**Work to be completed**
Copy all of the records below verbatim.

.....

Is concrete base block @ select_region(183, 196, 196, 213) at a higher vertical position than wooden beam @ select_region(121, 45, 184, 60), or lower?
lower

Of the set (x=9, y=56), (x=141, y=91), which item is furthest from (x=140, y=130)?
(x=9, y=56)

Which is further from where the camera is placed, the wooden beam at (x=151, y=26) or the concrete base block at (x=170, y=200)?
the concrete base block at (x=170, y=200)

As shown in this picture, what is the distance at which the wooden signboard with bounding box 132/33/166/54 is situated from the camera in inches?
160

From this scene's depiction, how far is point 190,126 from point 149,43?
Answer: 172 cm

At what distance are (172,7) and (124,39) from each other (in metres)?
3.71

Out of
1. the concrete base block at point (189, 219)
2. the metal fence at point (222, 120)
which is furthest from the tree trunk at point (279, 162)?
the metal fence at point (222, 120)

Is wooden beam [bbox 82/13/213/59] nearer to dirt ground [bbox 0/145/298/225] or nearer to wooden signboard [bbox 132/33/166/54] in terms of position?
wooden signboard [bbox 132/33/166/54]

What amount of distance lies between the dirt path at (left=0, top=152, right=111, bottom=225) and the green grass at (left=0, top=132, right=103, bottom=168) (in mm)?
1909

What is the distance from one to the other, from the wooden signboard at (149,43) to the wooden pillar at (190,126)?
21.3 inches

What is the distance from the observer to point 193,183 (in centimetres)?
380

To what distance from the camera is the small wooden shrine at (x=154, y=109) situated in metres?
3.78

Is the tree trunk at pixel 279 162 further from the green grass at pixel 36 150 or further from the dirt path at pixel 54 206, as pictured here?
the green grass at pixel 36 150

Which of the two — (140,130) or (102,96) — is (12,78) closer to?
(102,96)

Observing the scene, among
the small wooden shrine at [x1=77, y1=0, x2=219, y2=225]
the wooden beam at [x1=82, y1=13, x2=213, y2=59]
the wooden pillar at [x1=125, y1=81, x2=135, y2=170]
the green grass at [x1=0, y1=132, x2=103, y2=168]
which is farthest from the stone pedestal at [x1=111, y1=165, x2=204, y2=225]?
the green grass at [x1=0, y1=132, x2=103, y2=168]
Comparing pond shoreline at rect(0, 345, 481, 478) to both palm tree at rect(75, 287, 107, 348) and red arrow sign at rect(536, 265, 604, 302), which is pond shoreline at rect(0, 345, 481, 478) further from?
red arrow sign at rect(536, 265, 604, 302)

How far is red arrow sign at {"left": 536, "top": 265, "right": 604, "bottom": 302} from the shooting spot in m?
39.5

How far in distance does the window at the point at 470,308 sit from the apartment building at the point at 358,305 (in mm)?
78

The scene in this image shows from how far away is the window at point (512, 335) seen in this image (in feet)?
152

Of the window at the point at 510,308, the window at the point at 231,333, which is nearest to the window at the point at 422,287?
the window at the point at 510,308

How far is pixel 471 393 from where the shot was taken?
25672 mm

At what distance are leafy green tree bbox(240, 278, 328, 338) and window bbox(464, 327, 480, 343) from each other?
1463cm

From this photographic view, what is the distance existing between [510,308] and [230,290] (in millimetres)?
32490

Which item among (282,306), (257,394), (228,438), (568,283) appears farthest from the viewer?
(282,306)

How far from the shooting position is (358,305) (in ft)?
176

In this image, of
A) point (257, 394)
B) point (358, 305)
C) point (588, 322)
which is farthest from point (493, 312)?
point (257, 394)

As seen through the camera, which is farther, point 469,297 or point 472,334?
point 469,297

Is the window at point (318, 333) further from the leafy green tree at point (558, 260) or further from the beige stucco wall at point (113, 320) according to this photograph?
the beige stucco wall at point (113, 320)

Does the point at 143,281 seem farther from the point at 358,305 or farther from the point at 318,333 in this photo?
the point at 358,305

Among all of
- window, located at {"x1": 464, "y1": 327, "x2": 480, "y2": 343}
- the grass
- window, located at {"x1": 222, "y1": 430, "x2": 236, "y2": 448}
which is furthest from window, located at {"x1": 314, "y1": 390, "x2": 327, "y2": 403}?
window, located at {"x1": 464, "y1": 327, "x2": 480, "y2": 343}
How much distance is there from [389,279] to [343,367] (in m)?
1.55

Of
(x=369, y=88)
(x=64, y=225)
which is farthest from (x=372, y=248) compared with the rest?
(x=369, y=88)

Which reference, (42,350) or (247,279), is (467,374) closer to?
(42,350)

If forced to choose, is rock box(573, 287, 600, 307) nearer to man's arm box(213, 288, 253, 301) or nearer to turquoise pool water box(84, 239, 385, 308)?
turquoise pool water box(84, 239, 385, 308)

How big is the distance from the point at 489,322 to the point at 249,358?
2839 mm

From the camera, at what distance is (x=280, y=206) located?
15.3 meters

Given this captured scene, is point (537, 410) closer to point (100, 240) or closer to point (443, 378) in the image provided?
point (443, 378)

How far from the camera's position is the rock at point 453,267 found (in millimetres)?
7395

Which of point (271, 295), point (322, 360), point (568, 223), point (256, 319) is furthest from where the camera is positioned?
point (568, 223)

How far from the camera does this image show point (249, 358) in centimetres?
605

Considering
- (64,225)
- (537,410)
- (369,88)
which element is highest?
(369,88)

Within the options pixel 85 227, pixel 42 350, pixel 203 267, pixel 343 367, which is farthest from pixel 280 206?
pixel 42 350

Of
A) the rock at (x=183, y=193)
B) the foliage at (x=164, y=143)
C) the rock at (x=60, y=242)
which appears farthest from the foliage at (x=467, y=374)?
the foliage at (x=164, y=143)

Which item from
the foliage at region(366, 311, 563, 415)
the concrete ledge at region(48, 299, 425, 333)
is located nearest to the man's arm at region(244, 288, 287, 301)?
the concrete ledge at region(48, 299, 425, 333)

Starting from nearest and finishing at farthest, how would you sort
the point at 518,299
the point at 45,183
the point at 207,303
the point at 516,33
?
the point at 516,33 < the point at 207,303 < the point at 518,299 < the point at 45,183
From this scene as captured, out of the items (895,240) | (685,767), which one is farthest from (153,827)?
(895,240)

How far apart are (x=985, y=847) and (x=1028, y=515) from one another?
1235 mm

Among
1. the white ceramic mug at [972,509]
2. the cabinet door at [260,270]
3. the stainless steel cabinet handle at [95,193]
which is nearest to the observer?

.....

**Result of the exercise**
Is concrete base block @ select_region(183, 196, 196, 213) at a higher vertical position than wooden beam @ select_region(121, 45, 184, 60), or lower?
lower

Of the set (x=9, y=56), (x=141, y=91), which item is furthest from (x=140, y=130)?
(x=9, y=56)

Which is further from where the camera is placed, the wooden beam at (x=151, y=26) or the concrete base block at (x=170, y=200)?
the concrete base block at (x=170, y=200)

As shown in this picture, what is the distance at which the wooden signboard with bounding box 132/33/166/54 is situated from the camera in inches?
160

From this scene's depiction, how far is point 190,126 from point 149,43?
Answer: 172 cm

At what distance are (172,7) and (124,39) from each other (in metres)?
3.71

Out of
1. the concrete base block at point (189, 219)
2. the metal fence at point (222, 120)
which is furthest from the tree trunk at point (279, 162)?
the metal fence at point (222, 120)

Is wooden beam [bbox 82/13/213/59] nearer to dirt ground [bbox 0/145/298/225] or nearer to wooden signboard [bbox 132/33/166/54] in terms of position?
wooden signboard [bbox 132/33/166/54]

What amount of distance lies between the dirt path at (left=0, top=152, right=111, bottom=225) and the green grass at (left=0, top=132, right=103, bottom=168) (in mm)?
1909

What is the distance from one to the other, from the wooden signboard at (149,43) to the wooden pillar at (190,126)?
21.3 inches

What is the distance from the observer to point 193,183 (in centimetres)?
380

To what distance from the camera is the small wooden shrine at (x=154, y=109) situated in metres?
3.78

Is the tree trunk at pixel 279 162 further from the green grass at pixel 36 150 or further from the dirt path at pixel 54 206, as pictured here?
the green grass at pixel 36 150

Which of the two — (140,130) or (102,96) — is (12,78) closer to?
(102,96)

Observing the scene, among
the small wooden shrine at [x1=77, y1=0, x2=219, y2=225]
the wooden beam at [x1=82, y1=13, x2=213, y2=59]
the wooden pillar at [x1=125, y1=81, x2=135, y2=170]
the green grass at [x1=0, y1=132, x2=103, y2=168]
which is farthest from the stone pedestal at [x1=111, y1=165, x2=204, y2=225]?
the green grass at [x1=0, y1=132, x2=103, y2=168]
Comparing pond shoreline at rect(0, 345, 481, 478) to both palm tree at rect(75, 287, 107, 348) and red arrow sign at rect(536, 265, 604, 302), which is pond shoreline at rect(0, 345, 481, 478) further from?
red arrow sign at rect(536, 265, 604, 302)

How far is red arrow sign at {"left": 536, "top": 265, "right": 604, "bottom": 302} from the shooting spot in m?
39.5

How far in distance does the window at the point at 470,308 sit from the apartment building at the point at 358,305 (in mm)?
78

The scene in this image shows from how far away is the window at point (512, 335) seen in this image (in feet)?
152

Of the window at the point at 510,308, the window at the point at 231,333, which is nearest to the window at the point at 422,287?
the window at the point at 510,308

How far is pixel 471 393 from where the shot was taken?
25672 mm

At what distance are leafy green tree bbox(240, 278, 328, 338) and window bbox(464, 327, 480, 343) from each other?
1463cm

From this photographic view, what is the distance existing between [510,308] and [230,290] (in millimetres)?
32490

Which item among (282,306), (257,394), (228,438), (568,283) appears farthest from the viewer?
(282,306)

How far from the shooting position is (358,305) (in ft)?
176

In this image, of
A) point (257, 394)
B) point (358, 305)
C) point (588, 322)
which is farthest from point (493, 312)?
point (257, 394)

As seen through the camera, which is farther, point 469,297 or point 472,334?
point 469,297

Is the window at point (318, 333) further from the leafy green tree at point (558, 260) or further from the beige stucco wall at point (113, 320) according to this photograph?
the beige stucco wall at point (113, 320)

Does the point at 143,281 seem farther from the point at 358,305 or farther from the point at 318,333 in this photo?
the point at 358,305

Among all of
- window, located at {"x1": 464, "y1": 327, "x2": 480, "y2": 343}
- the grass
- window, located at {"x1": 222, "y1": 430, "x2": 236, "y2": 448}
which is furthest from window, located at {"x1": 314, "y1": 390, "x2": 327, "y2": 403}?
window, located at {"x1": 464, "y1": 327, "x2": 480, "y2": 343}
How much distance is there from [389,279] to [343,367] (in m)?
1.55

Of
(x=369, y=88)
(x=64, y=225)
which is farthest from (x=372, y=248) compared with the rest?
(x=369, y=88)

Which reference, (42,350) or (247,279), is (467,374) closer to?
(42,350)

If forced to choose, is rock box(573, 287, 600, 307) nearer to man's arm box(213, 288, 253, 301) or nearer to turquoise pool water box(84, 239, 385, 308)?
turquoise pool water box(84, 239, 385, 308)

How big is the distance from the point at 489,322 to the point at 249,358?
2839 mm

From the camera, at what distance is (x=280, y=206) located?
15.3 meters

Given this captured scene, is point (537, 410) closer to point (100, 240) or closer to point (443, 378) in the image provided?
point (443, 378)

How far from the camera's position is the rock at point 453,267 found (in millimetres)?
7395

Which of point (271, 295), point (322, 360), point (568, 223), point (256, 319) is furthest from where the camera is positioned?
point (568, 223)

How far from the camera does this image show point (249, 358) in centimetres?
605

Considering
- (64,225)
- (537,410)
- (369,88)
which element is highest?
(369,88)

Within the options pixel 85 227, pixel 42 350, pixel 203 267, pixel 343 367, which is farthest from pixel 280 206?
pixel 42 350

Of
A) the rock at (x=183, y=193)
B) the foliage at (x=164, y=143)
C) the rock at (x=60, y=242)
which appears farthest from the foliage at (x=467, y=374)?
the foliage at (x=164, y=143)

Which item from
the foliage at region(366, 311, 563, 415)
the concrete ledge at region(48, 299, 425, 333)
is located nearest to the man's arm at region(244, 288, 287, 301)?
the concrete ledge at region(48, 299, 425, 333)

Starting from nearest and finishing at farthest, how would you sort
the point at 518,299
the point at 45,183
the point at 207,303
the point at 516,33
?
the point at 516,33 < the point at 207,303 < the point at 518,299 < the point at 45,183
From this scene as captured, out of the items (895,240) | (685,767), which one is farthest from (153,827)?
(895,240)

How far apart are (x=985, y=847) and (x=1028, y=515) from one another?
1235 mm

Among
1. the white ceramic mug at [972,509]
2. the cabinet door at [260,270]
3. the stainless steel cabinet handle at [95,193]
which is nearest to the observer?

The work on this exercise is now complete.